### TEXTE PRÉSENTÉ

· · ·

(Jérusalem) Fumée blanche à Jérusalem ! Après seize mois d’une crise politique sans précédent dans l’histoire d’Israël, le premier ministre Benyamin Nétanyahou et son ex-rival Benny Gantz se sont entendus lundi pour former un gouvernement d’union en pleine pandémie de COVID-19.

Le signal est venu de la résidence officielle de Benyamin Nétanyahou au grand soulagement de nombreux Israéliens, dont beaucoup craignaient la tenue de nouvelles élections pour résoudre la crise.

Après trois législatives en un an, des rebondissements improbables et parfois désespérants pour certains Israéliens, MM. Nétanyahou, 70 ans, et Gantz, 60 ans, se sont retrouvés dans la soirée avant le début de Yom Hashoah, le « jour de la Shoah », du coucher du soleil lundi à la tombée de la nuit mardi.

Ces entretiens devaient sceller l’union entre les deux anciens rivaux après l’échec de nombreuses tentatives. Les sceptiques ont été confondus, car cette fois a finalement été la bonne.

· · ·

### DONNÉES DU CORPUS
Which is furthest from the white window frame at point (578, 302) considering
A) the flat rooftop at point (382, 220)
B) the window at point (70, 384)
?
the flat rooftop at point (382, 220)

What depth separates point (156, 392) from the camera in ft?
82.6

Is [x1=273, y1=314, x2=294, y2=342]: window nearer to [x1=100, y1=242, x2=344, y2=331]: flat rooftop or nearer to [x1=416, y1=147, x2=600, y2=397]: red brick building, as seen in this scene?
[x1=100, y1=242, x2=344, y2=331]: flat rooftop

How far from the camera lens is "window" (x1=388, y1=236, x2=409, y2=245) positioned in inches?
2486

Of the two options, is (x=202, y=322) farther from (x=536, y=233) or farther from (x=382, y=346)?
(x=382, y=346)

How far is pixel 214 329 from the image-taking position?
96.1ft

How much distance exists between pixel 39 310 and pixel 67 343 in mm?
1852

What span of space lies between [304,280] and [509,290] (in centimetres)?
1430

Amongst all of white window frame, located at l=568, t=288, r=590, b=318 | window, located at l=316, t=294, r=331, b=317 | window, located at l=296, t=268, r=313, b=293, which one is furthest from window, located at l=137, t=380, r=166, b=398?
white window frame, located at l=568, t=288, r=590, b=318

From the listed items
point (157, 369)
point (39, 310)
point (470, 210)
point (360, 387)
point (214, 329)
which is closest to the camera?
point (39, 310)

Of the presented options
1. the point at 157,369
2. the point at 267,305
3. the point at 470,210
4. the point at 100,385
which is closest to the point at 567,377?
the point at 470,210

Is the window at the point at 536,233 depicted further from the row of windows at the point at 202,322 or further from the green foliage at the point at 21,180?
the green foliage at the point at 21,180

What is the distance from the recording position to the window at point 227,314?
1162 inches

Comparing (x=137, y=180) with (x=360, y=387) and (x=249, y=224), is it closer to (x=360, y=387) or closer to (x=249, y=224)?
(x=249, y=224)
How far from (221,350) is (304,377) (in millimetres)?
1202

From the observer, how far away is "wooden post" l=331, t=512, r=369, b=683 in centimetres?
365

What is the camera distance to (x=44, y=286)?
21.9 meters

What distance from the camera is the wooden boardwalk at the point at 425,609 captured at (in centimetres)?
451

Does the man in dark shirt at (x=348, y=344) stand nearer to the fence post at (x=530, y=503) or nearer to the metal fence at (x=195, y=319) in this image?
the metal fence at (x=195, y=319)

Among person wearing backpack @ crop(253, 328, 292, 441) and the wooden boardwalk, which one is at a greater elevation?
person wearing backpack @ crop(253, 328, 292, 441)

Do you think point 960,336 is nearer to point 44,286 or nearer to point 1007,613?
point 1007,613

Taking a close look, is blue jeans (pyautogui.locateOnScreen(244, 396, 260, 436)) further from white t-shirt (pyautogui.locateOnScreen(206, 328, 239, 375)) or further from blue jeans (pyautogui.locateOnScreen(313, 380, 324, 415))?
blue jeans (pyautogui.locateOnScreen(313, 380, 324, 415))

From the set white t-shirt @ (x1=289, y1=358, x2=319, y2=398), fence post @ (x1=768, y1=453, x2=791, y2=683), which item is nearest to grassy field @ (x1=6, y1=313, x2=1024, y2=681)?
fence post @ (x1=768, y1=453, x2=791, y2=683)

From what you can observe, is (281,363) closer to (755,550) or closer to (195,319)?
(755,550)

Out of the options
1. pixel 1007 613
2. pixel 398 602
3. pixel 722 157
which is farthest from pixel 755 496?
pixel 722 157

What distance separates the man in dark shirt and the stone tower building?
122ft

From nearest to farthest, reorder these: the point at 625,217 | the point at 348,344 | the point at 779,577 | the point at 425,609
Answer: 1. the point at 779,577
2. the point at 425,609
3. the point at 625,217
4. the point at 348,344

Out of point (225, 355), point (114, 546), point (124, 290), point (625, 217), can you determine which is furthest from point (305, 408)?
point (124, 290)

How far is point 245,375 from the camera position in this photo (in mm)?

· · ·

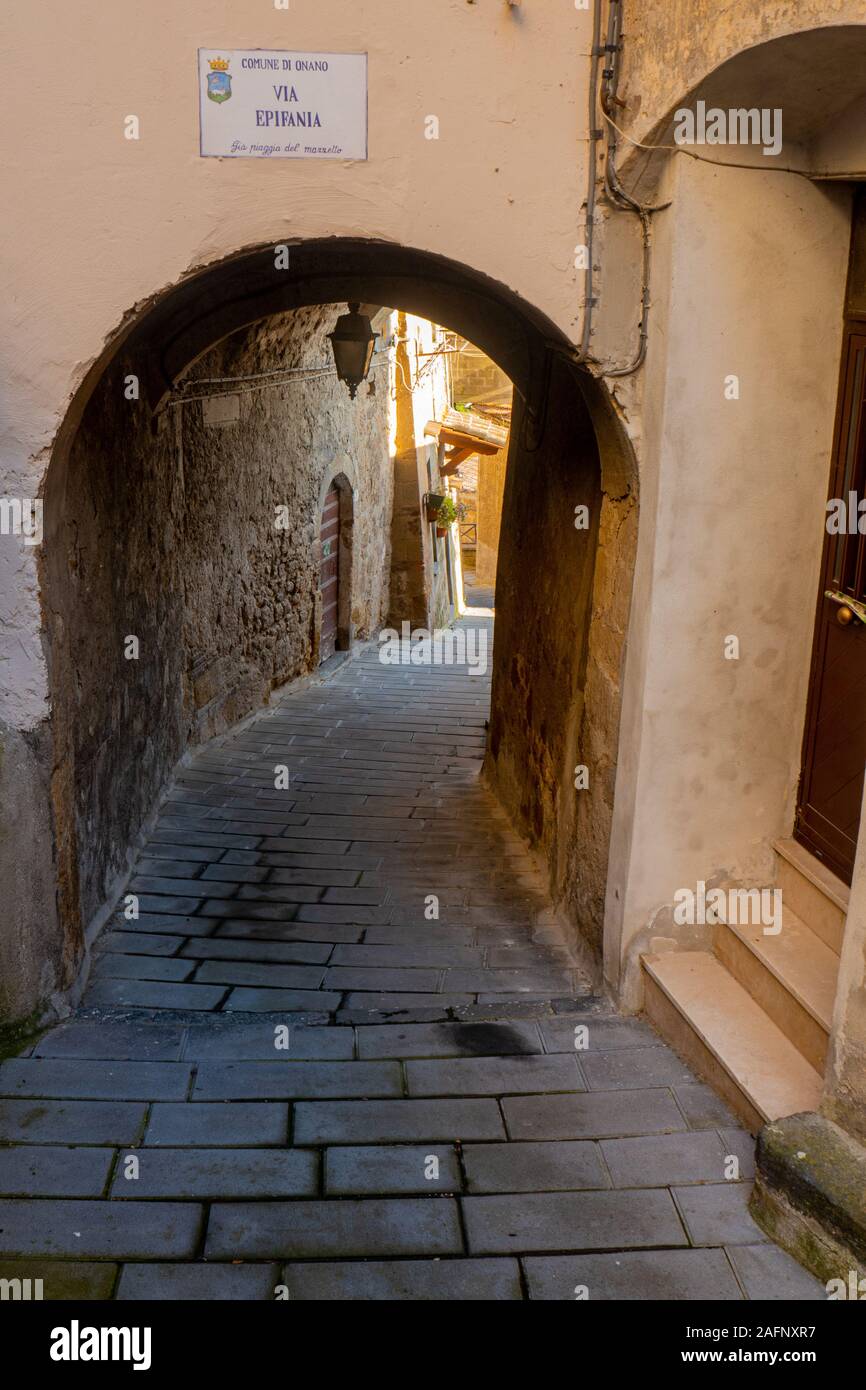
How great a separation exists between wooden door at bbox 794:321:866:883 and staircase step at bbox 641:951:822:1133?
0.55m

· · ·

### EXERCICES
a – Répondez aux questions suivantes d'après le texte sur l'accord Nétanyahou-Gantz.
(i) Combien de mois la crise politique a-t-elle duré avant l'accord ?
(ii) Combien d'élections législatives ont eu lieu en un an ?
(iii) Quel âge a Benny Gantz ?
b – Reproduisez fidèlement le passage du texte sur l'accord Nétanyahou-Gantz qui va de « Après trois législatives » jusqu'à « la nuit mardi. » inclus.

### RÉPONSES ATTENDUES
a –
(i) Seize mois.
(ii) Trois.
(iii) 60 ans.

b –
Après trois législatives en un an, des rebondissements improbables et parfois désespérants pour certains Israéliens, MM. Nétanyahou, 70 ans, et Gantz, 60 ans, se sont retrouvés dans la soirée avant le début de Yom Hashoah, le « jour de la Shoah », du coucher du soleil lundi à la tombée de la nuit mardi.